Roasted cauliflower tossed with a silky, rich dairy-free cheese sauce and topped with golden breadcrumbs – nobody won’t even notice that it’s entirely plant-based!
Serves 4
You’ll need:
1 large cauliflower, cut into florets with stalks chopped and leaves separated
1 Tbsp sunflower oil
50g vegan butter block
50g plain flour
2 tsp mustard powder
2 tsp onion granules
2 tsp garlic granules
800ml soya milk
5 Tbsp nutritional yeast
75g sourdough bread, blitzed to breadcrumbs
75g vegan cheddar, grated
Here’s how:
- Heat the oven to 200C/180C fan/gas 6. Toss the cauliflower florets and stalks with the oil in a large roasting tin and season well. Roast for 25-30 mins until almost tender, then add the leaves and cook for a further 5 mins.
- To make the sauce, melt the vegan butter block in a large saucepan. Add the flour, mustard powder, onion and garlic granules and cook for 2-3 mins. Gradually add the soya milk, whisking well to incorporate. Bring to a gentle simmer, stirring constantly, then simmer for 4-5 mins until thickened and reduced slightly. Add the nutritional yeast and season well, then whisk to combine.
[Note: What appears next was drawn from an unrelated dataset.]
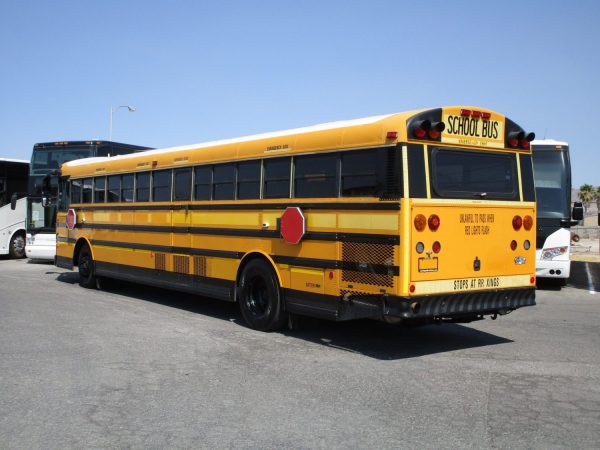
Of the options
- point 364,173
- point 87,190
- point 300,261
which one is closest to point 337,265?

- Tip the sourdough breadcrumbs and vegan cheese into a bowl and stir to combine. Season well. Remove the cauliflower from the oven, spoon over the sauce and stir to combine. Scatter over the cheesy sourdough crumbs and return to the oven for 10 mins until bubbling and golden.
- Serve as a side or main with a green salad.